PACK: puffer vid, please!


----------



## acestro (Jul 7, 2003)

My hujeta gars have jumped out to attack me... but I'm pretty sure it was hunger!
Either way, makes you jump!


----------



## Innes (Jan 13, 2003)

Nice Video


----------



## Innes (Jan 13, 2003)

Nice Video


----------



## acestro (Jul 7, 2003)

Innes, you spammer!


----------



## Novato (Jan 25, 2004)




----------



## Kreth 10RBP (Dec 5, 2003)

Very cool vid, i always thought those fish were 24'' +, not 13-16''

thanks for sharing


----------



## Poseidon X (Jan 31, 2003)

only massive champion flowerhorns grow to 13-15".. the rest are normally 10". There is no exagerations with flowerhorn size as we strictly measure without the tail. So a equally size flowerhorn will have 2x to 3x the mass of say a piranha of the same length.

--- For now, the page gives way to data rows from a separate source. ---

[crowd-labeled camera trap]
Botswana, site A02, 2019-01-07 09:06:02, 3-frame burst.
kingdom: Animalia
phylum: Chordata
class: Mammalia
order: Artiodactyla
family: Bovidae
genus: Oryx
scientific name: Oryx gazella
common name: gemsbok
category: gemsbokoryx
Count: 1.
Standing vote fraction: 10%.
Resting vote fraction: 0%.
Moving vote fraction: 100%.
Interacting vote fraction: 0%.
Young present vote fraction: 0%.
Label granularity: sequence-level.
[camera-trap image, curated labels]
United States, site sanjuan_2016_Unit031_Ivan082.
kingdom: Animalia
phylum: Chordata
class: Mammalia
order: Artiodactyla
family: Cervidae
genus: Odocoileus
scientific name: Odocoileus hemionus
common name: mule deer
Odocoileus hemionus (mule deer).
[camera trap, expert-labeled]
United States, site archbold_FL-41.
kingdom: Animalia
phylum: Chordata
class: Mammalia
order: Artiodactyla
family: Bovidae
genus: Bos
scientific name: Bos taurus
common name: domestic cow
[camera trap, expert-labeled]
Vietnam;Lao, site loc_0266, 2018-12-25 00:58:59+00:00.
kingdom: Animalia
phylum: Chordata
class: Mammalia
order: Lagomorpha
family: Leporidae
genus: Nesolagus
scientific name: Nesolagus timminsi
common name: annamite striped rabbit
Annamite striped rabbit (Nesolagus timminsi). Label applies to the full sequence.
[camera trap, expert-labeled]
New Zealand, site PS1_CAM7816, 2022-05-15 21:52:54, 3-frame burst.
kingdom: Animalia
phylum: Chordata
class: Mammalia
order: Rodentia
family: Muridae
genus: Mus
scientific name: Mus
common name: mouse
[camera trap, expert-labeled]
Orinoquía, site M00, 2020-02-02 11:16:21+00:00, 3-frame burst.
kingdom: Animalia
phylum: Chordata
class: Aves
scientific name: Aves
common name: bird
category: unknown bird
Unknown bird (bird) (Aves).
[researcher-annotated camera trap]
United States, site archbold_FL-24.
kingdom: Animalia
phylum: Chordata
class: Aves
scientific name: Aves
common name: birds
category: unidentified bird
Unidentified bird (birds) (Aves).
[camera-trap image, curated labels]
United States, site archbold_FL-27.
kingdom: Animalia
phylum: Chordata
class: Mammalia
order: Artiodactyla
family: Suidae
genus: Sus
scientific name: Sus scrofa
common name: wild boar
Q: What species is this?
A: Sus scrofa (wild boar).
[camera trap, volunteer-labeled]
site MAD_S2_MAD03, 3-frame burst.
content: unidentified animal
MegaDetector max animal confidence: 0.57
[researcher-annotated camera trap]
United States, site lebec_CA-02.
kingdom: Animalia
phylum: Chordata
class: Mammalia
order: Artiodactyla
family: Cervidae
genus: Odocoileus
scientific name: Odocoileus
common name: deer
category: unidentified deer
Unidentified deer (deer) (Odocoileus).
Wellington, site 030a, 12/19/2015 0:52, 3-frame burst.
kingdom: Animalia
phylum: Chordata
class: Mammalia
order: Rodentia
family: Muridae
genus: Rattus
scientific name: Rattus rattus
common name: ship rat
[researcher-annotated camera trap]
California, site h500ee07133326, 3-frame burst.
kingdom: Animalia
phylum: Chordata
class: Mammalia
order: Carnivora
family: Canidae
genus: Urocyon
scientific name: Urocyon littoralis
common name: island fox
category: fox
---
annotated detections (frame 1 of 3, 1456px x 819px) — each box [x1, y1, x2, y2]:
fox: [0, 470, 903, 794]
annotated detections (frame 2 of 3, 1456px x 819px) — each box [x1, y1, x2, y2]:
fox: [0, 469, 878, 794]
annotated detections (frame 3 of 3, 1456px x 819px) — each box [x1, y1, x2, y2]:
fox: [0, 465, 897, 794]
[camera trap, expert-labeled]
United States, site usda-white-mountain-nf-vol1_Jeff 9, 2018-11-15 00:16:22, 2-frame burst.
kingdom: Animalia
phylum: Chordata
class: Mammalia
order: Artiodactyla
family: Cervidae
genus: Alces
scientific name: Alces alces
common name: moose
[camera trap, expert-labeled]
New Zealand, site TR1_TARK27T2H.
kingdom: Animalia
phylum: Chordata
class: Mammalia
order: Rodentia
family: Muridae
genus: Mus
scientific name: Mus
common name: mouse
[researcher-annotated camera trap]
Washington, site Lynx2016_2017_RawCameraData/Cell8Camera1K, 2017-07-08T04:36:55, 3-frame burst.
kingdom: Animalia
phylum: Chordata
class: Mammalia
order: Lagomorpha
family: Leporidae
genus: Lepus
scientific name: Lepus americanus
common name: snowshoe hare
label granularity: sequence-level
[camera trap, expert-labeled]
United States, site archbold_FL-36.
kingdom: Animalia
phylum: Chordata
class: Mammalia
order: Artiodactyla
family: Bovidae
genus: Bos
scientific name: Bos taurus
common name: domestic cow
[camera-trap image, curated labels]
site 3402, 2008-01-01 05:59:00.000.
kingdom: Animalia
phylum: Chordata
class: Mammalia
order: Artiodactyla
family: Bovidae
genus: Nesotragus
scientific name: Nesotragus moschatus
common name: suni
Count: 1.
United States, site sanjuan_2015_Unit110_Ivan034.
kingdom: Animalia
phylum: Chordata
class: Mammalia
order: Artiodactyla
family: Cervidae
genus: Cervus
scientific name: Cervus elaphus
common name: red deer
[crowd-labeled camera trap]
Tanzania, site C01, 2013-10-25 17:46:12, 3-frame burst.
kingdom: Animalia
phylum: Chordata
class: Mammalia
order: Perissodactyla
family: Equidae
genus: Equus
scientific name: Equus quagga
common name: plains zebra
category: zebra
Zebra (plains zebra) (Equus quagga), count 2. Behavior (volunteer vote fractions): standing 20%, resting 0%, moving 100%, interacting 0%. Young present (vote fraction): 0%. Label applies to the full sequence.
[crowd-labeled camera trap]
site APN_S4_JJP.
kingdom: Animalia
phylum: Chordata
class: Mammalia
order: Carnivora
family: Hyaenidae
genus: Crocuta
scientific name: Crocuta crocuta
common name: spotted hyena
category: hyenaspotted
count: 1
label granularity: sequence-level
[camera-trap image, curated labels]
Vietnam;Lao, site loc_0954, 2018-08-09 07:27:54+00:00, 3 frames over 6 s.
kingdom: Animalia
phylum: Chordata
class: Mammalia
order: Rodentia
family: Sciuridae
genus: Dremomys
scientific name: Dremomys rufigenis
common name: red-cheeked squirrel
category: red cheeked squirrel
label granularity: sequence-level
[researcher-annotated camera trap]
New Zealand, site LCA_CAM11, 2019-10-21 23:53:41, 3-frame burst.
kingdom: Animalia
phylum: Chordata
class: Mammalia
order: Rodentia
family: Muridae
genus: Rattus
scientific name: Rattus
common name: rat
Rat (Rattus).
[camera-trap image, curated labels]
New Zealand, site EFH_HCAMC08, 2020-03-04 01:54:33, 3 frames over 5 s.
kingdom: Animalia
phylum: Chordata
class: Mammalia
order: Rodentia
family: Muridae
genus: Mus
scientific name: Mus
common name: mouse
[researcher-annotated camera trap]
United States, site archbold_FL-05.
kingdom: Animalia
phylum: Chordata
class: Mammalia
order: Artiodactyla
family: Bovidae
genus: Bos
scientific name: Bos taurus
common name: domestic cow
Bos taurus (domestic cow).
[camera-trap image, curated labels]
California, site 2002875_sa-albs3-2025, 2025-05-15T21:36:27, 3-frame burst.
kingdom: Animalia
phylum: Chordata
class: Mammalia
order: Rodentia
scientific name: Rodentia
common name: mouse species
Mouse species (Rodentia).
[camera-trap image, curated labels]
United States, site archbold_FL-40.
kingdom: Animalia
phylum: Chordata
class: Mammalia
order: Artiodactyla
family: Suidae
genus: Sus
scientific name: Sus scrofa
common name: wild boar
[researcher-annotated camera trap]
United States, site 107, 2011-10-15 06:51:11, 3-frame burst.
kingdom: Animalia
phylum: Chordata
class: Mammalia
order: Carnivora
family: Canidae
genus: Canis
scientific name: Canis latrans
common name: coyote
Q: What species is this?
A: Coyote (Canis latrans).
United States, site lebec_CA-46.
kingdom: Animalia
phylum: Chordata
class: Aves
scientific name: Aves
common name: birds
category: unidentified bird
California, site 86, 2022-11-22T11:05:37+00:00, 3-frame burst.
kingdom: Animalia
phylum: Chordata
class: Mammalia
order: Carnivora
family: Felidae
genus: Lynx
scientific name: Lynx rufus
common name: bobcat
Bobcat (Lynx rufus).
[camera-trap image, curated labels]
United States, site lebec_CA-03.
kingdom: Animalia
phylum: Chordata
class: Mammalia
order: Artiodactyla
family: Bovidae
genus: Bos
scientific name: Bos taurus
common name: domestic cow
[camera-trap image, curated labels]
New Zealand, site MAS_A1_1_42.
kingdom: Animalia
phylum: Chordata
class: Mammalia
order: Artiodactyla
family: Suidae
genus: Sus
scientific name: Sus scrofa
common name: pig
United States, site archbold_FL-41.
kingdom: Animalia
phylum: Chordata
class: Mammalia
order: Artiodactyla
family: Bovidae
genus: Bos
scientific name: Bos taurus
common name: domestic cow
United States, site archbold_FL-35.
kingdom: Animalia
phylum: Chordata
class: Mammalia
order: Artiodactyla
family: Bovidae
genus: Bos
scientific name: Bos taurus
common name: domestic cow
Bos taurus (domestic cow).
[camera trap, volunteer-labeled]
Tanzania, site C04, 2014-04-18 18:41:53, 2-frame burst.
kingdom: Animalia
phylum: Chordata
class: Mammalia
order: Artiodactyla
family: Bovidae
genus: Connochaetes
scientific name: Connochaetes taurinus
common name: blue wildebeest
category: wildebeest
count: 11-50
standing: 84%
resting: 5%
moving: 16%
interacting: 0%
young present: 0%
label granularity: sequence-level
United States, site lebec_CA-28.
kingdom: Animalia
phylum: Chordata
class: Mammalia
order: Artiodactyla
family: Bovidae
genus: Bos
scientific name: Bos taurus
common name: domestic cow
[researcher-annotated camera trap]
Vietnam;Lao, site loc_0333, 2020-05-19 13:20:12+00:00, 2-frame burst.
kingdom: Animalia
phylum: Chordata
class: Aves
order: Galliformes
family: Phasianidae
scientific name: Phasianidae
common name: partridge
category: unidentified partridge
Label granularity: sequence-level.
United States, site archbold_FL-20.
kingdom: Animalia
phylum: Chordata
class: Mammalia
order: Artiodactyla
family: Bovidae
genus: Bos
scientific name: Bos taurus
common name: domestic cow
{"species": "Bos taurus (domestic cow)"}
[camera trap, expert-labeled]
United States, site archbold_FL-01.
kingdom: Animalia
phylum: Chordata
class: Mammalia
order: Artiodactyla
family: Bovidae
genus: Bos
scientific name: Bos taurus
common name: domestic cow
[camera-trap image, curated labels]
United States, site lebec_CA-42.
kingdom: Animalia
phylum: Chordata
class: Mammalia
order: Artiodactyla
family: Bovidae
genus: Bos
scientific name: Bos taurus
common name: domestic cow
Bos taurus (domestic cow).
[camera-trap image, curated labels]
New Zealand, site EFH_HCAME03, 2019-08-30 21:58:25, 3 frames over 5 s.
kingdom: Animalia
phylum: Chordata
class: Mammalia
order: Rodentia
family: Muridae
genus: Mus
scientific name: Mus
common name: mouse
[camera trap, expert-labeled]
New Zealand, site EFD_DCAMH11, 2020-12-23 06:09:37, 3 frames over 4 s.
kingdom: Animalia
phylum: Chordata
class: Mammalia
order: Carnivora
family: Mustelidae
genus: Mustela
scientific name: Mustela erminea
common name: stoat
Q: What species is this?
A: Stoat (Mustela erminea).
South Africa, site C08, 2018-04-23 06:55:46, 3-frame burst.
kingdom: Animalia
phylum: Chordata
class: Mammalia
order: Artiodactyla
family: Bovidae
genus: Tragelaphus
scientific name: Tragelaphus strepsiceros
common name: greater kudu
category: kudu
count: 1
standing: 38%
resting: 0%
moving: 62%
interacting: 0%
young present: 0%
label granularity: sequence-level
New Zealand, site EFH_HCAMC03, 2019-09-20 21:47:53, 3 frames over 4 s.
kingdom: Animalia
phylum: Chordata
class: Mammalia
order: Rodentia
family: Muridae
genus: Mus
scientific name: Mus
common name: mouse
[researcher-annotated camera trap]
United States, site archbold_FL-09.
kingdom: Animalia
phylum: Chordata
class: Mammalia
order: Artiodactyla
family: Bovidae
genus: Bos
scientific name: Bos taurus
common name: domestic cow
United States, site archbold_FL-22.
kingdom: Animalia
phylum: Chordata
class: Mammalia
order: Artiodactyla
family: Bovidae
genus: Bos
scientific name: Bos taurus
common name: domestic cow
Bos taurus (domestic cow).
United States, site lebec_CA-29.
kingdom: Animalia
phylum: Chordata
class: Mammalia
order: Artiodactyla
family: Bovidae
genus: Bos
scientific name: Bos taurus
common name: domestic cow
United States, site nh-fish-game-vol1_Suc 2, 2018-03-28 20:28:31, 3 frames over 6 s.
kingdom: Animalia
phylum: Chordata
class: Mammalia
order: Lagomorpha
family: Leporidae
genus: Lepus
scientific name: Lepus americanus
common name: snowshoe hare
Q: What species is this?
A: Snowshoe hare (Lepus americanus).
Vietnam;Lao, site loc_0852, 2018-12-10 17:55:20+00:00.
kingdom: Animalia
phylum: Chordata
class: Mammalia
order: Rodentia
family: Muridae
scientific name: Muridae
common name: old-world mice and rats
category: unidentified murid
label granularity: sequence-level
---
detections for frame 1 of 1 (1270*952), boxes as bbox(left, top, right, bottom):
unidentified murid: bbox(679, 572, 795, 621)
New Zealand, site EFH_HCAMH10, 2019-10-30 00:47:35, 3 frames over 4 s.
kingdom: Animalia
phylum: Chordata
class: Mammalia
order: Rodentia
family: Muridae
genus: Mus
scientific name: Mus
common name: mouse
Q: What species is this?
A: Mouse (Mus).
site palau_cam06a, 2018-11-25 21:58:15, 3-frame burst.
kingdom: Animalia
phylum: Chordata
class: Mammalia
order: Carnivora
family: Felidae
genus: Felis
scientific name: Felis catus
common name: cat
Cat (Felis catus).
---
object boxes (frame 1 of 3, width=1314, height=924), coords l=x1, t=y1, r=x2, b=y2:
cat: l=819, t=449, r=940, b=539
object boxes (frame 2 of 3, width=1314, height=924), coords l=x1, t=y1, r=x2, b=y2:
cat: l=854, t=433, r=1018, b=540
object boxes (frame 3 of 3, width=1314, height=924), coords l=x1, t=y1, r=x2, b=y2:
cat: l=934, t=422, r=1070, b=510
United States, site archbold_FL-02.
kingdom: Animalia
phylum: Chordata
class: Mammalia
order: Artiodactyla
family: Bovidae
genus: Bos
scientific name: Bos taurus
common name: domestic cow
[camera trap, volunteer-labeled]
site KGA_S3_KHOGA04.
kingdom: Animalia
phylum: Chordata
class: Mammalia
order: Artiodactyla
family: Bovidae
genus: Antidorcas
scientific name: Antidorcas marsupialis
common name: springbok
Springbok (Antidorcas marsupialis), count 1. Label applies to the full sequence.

The profile of a good flowerhorn when it looks at you should be as tall as a human head.


----------



## air*force*one (Mar 5, 2004)

radd


----------



## MR HARLEY (Aug 12, 2003)

winkyee said:


> This might be the one


 Winkyee is the MAN







.

Great vid PX


----------



## babnoy (Feb 4, 2004)

NICE :nod:


----------



## TRomP (Oct 20, 2003)

Cool vid, really nice :nod:


----------



## TRomP (Oct 20, 2003)

Cool vid, really nice :nod:


----------



## Poseidon X (Jan 31, 2003)

Grand Master Flowerhorn


----------



## elduro (Apr 9, 2004)

Poseidon X said:


> only massive champion flowerhorns grow to 13-15".. the rest are normally 10". There is no exagerations with flowerhorn size as we strictly measure without the tail. So a equally size flowerhorn will have 2x to 3x the mass of say a piranha of the same length.
> 
> The profile of a good flowerhorn when it looks at you should be as tall as a human head.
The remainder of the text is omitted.